## Given task
Print every one of the following items word for word, keeping each line unchanged.

— start Records to process —

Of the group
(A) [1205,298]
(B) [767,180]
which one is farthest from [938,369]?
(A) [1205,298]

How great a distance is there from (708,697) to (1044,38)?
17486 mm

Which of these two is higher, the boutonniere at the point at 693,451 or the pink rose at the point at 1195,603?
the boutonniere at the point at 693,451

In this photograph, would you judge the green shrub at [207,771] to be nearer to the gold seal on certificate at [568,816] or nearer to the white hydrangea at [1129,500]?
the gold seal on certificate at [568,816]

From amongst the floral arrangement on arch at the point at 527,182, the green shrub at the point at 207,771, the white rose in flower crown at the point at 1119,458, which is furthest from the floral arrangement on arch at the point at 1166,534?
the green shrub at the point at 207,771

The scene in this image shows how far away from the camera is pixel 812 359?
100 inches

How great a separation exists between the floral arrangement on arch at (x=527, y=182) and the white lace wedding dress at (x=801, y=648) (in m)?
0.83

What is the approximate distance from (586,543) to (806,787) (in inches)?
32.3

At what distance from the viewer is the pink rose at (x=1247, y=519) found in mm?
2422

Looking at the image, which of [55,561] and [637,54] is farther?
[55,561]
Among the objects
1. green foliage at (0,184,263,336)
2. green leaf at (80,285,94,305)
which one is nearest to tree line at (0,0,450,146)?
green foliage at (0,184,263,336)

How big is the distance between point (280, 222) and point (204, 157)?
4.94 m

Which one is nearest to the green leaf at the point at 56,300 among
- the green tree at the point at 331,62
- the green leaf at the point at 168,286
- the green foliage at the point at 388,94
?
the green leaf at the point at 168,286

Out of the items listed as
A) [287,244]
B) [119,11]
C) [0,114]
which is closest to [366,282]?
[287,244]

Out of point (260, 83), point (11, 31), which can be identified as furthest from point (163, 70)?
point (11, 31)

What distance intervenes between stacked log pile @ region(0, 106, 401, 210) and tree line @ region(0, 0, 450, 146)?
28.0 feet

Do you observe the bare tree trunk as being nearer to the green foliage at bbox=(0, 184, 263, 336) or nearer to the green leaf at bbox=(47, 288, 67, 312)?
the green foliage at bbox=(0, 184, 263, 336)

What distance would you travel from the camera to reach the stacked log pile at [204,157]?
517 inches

— end Records to process —

## Problem solution
Of the group
(A) [1205,298]
(B) [767,180]
which one is farthest from [938,369]?
(A) [1205,298]

How great a distance is there from (708,697) to (1044,38)?
17486 mm

Which of these two is higher, the boutonniere at the point at 693,451 or the pink rose at the point at 1195,603?
the boutonniere at the point at 693,451

In this photograph, would you judge the green shrub at [207,771] to be nearer to the gold seal on certificate at [568,816] or nearer to the white hydrangea at [1129,500]?
the gold seal on certificate at [568,816]

From amongst the floral arrangement on arch at the point at 527,182, the green shrub at the point at 207,771, the white rose in flower crown at the point at 1119,458, which is furthest from the floral arrangement on arch at the point at 1166,534?
the green shrub at the point at 207,771

The scene in this image shows how far away from the camera is pixel 812 359?
100 inches

How great a separation exists between the floral arrangement on arch at (x=527, y=182) and the white lace wedding dress at (x=801, y=648) (in m)?
0.83

What is the approximate distance from (586,543) to (806,787) (in inches)?
32.3

At what distance from the viewer is the pink rose at (x=1247, y=519) found in mm?
2422

Looking at the image, which of [55,561] and [637,54] is farther?
[55,561]
Among the objects
1. green foliage at (0,184,263,336)
2. green leaf at (80,285,94,305)
which one is nearest to tree line at (0,0,450,146)?
green foliage at (0,184,263,336)

How big is the distance between point (280, 222) and point (204, 157)?
4.94 m

Which one is nearest to the green leaf at the point at 56,300 among
- the green tree at the point at 331,62
- the green leaf at the point at 168,286
- the green foliage at the point at 388,94
?
the green leaf at the point at 168,286

Out of the items listed as
A) [287,244]
B) [119,11]
C) [0,114]
which is closest to [366,282]?
[287,244]

Out of point (260, 83), point (11, 31), which can be identified as furthest from point (163, 70)?
point (11, 31)

What distance intervenes between stacked log pile @ region(0, 106, 401, 210) and tree line @ region(0, 0, 450, 146)?
28.0 feet

Do you observe the bare tree trunk as being nearer to the green foliage at bbox=(0, 184, 263, 336) or nearer to the green leaf at bbox=(47, 288, 67, 312)?
the green foliage at bbox=(0, 184, 263, 336)

What distance would you travel from the camera to reach the stacked log pile at [204,157]?
517 inches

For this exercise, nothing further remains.